出塁率.389
「良い1年にできるように、スタートダッシュできるようにアピールし続けたいと思います」。
春季キャンプ中、このように力強く語ったロッテの菅野剛士は、開幕一軍を逃したものの、シーズン自己最多の81試合に出場して、打率.260、2本塁打、20打点、出塁率.389をマークした。
2月の練習試合で、打率.414(41-17)、2本塁打、4打点とアピールし、シーズン開幕に向けてさらに状態を上げていきたいところだったが、3月のオープン戦、練習試合に入ってからは当たりが止まった。新型コロナウイルス感染拡大の影響で、開幕が6月19日と変更となり、再びアピールをしなければいけなくなったが、6月の練習試合でも打率.100(10-1)。荻野貴司、マーティン、福田秀平、角中勝也、清田育宏といった実力組を脅かすような働きができず、開幕をファームで迎えた。

#### 提供資料:

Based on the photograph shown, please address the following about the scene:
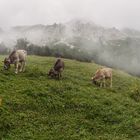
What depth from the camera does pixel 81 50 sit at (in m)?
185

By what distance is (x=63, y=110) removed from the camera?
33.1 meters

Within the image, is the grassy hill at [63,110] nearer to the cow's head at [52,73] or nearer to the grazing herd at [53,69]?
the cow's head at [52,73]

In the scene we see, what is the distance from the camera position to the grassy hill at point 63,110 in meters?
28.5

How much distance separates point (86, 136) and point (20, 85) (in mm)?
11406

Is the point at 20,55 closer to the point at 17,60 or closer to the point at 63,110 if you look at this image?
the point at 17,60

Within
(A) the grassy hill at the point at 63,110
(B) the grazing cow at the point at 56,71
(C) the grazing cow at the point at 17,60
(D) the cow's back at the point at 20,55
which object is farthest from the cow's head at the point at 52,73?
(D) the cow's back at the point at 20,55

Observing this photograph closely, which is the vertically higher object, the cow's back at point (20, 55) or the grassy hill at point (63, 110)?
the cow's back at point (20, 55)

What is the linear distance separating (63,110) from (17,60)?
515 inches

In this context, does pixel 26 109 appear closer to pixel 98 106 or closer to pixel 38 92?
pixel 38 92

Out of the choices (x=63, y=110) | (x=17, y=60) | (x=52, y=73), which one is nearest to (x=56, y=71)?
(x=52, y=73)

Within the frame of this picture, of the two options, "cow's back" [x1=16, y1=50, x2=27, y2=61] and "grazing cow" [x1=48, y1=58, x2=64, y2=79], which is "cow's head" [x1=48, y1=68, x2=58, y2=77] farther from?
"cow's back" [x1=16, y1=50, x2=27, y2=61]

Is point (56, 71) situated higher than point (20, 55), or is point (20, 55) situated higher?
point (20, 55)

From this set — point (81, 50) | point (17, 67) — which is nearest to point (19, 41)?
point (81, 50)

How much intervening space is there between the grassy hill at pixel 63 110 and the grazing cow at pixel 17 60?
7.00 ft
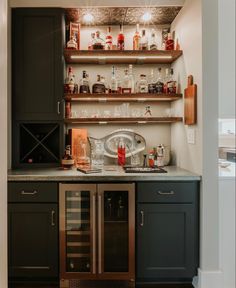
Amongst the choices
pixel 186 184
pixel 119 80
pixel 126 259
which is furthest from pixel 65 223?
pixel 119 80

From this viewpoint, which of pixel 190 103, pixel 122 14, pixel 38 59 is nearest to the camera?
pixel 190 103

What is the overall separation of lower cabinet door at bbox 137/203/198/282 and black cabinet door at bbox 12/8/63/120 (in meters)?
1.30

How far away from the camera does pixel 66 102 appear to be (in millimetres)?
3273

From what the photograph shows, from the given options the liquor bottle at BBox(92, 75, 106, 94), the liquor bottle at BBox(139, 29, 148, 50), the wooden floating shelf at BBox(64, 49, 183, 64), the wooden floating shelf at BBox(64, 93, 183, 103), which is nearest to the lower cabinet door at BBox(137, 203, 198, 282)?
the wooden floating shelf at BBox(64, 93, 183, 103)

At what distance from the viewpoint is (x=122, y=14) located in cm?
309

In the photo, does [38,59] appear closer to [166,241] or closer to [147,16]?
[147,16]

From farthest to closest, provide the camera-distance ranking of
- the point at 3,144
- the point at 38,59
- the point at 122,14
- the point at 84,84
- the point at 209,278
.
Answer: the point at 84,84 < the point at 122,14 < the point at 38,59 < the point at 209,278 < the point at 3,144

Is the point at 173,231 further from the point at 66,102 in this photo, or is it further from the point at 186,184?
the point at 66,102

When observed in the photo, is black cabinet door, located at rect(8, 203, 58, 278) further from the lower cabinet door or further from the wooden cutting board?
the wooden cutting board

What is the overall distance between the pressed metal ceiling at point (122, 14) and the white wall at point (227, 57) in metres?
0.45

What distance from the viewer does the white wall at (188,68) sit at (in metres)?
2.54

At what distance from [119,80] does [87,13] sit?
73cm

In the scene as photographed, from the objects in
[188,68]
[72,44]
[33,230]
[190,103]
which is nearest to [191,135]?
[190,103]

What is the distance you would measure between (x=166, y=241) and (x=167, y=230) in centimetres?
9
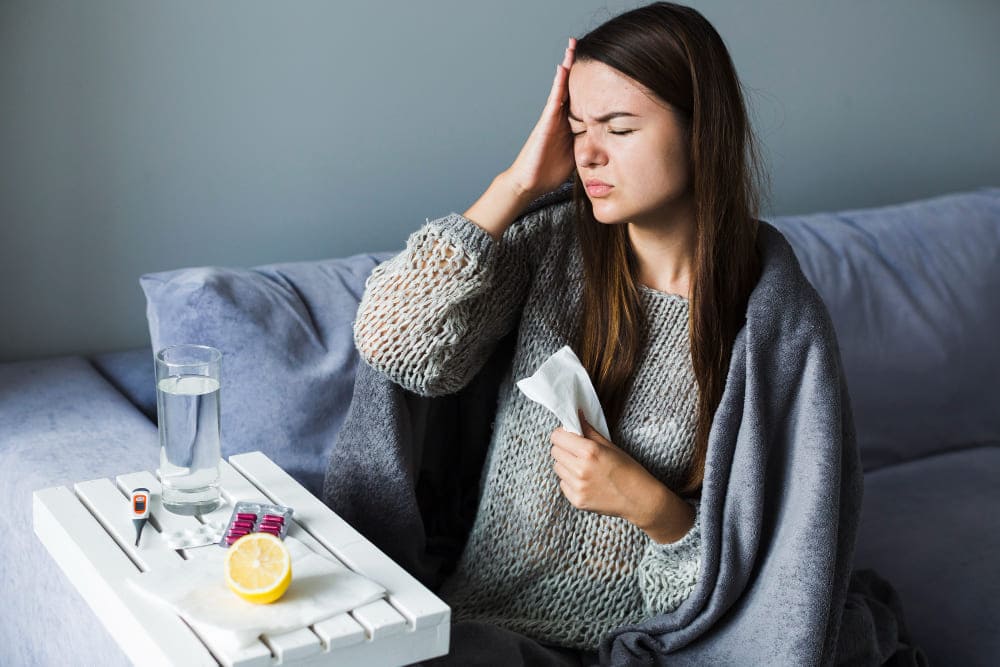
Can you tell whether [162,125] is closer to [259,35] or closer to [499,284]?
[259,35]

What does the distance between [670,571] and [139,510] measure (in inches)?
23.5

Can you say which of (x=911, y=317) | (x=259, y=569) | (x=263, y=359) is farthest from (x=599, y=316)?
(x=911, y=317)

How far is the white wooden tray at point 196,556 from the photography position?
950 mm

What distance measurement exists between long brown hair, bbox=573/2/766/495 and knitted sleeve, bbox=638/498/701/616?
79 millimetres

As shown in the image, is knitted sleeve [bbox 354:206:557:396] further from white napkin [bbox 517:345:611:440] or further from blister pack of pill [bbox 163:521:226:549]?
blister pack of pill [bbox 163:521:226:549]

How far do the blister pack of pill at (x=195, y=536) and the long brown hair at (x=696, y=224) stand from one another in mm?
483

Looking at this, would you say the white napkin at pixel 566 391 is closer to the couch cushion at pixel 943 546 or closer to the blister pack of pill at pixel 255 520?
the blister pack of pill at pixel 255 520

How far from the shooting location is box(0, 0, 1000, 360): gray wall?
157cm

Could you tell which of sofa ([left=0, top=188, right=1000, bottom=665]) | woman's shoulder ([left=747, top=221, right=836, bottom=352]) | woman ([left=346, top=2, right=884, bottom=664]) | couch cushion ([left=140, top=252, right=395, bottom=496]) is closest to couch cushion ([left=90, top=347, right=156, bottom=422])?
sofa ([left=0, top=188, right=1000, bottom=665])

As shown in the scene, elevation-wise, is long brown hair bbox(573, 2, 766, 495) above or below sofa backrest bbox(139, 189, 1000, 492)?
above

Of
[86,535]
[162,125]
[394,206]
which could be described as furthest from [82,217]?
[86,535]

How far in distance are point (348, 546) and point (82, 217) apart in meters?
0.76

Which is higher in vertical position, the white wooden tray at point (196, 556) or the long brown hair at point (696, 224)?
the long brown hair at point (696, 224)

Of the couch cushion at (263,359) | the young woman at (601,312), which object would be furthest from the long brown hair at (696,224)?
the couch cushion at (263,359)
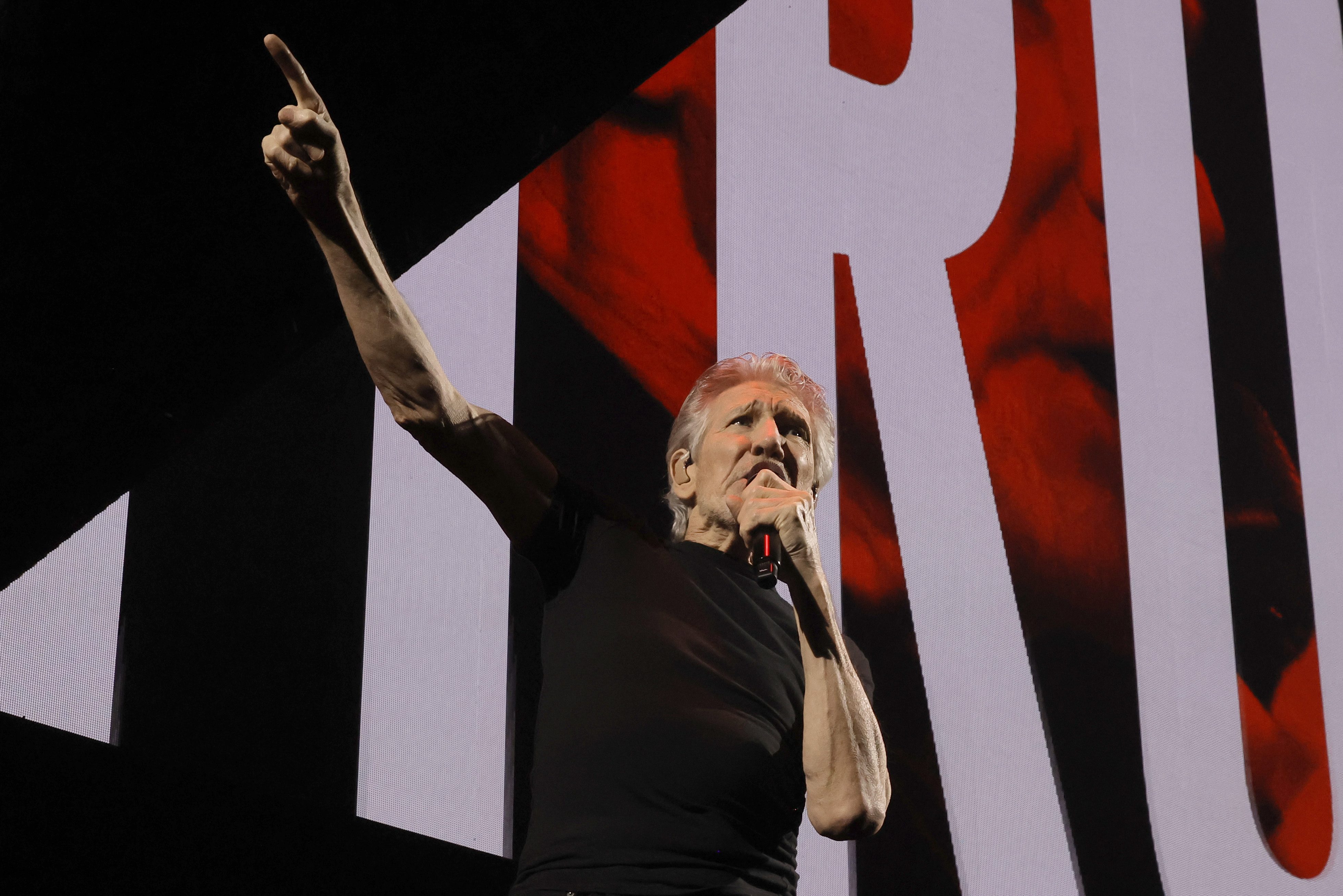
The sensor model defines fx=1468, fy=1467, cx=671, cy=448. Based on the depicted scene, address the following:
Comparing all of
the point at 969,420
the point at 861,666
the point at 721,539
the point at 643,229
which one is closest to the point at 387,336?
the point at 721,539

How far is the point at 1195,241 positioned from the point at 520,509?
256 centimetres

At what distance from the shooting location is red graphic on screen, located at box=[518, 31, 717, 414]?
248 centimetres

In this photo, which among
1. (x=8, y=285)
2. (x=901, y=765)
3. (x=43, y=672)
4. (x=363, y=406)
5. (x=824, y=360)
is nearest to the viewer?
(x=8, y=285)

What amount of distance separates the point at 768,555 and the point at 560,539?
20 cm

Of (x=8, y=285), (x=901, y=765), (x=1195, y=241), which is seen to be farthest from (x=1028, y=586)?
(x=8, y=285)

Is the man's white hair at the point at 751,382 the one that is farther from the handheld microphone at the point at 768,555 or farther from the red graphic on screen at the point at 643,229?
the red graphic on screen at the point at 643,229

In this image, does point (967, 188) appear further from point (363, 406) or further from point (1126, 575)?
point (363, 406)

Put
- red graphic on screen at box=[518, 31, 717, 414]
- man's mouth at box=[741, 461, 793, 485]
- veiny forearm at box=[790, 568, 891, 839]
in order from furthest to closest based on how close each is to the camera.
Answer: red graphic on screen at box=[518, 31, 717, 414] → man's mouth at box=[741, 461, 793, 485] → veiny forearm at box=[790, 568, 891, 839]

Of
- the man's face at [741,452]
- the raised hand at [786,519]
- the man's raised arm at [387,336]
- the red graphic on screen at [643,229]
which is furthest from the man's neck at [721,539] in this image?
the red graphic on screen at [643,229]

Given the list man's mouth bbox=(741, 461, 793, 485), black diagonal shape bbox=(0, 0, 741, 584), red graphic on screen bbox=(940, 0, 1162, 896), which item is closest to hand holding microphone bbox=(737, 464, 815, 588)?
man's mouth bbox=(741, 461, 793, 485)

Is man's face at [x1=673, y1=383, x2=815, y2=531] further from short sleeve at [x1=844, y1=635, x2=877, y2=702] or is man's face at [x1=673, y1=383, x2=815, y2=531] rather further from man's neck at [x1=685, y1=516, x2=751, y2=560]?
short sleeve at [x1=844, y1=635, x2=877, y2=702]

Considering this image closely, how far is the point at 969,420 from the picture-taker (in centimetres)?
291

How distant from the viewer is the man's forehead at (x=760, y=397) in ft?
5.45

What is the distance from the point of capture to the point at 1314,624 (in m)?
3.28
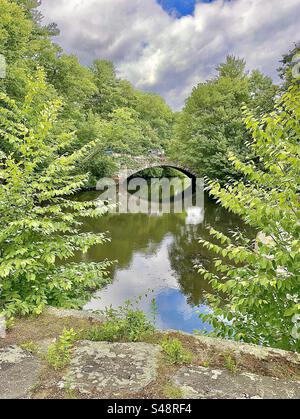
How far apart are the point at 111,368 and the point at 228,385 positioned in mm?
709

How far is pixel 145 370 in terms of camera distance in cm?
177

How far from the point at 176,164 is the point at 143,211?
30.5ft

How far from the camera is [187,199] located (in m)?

#### やること:
ロッテの菅野剛士選手についての文章を、最後の文のあとから引き継いで書き進めてください。

#### 回答:
ファームでは打率.400(15-6)、3本塁打、7打点と結果を残し、7月7日に一軍昇格。同月10日の西武戦で今季初スタメン出場し、今季初安打を放つと、翌11日には西武の先発・松本航からオフの自主トレで一発で仕留められるよう取り組んできたストレートを豪快にライトスタンドへ放り込む第1号2ラン。
この試合から菅野は3試合連続マルチ安打、同月15日の日本ハム戦で無安打も、16日の日本ハム戦で再びマルチ安打。昨季はヤクルト戦で1試合2本塁打を放つなど交流戦で打率.324と打ったが、「交流戦の最中とかはいい感じで打てていた。それが終わってからおかしくなった」とその後が続かなかった。
昨季は交流戦後、6打数0安打で1本も安打を放てず一軍登録を抹消されたが、そのときは1つも四球を選べていなかったが、今季は違った。9月10日の日本ハム戦の第3打席から9月18日の日本ハム戦の第2打席にかけて21打席連続無安打というときもあったが、その間も4四死球を選んでおり、最低限の仕事を果たすなど、“四球”での出塁が増えた。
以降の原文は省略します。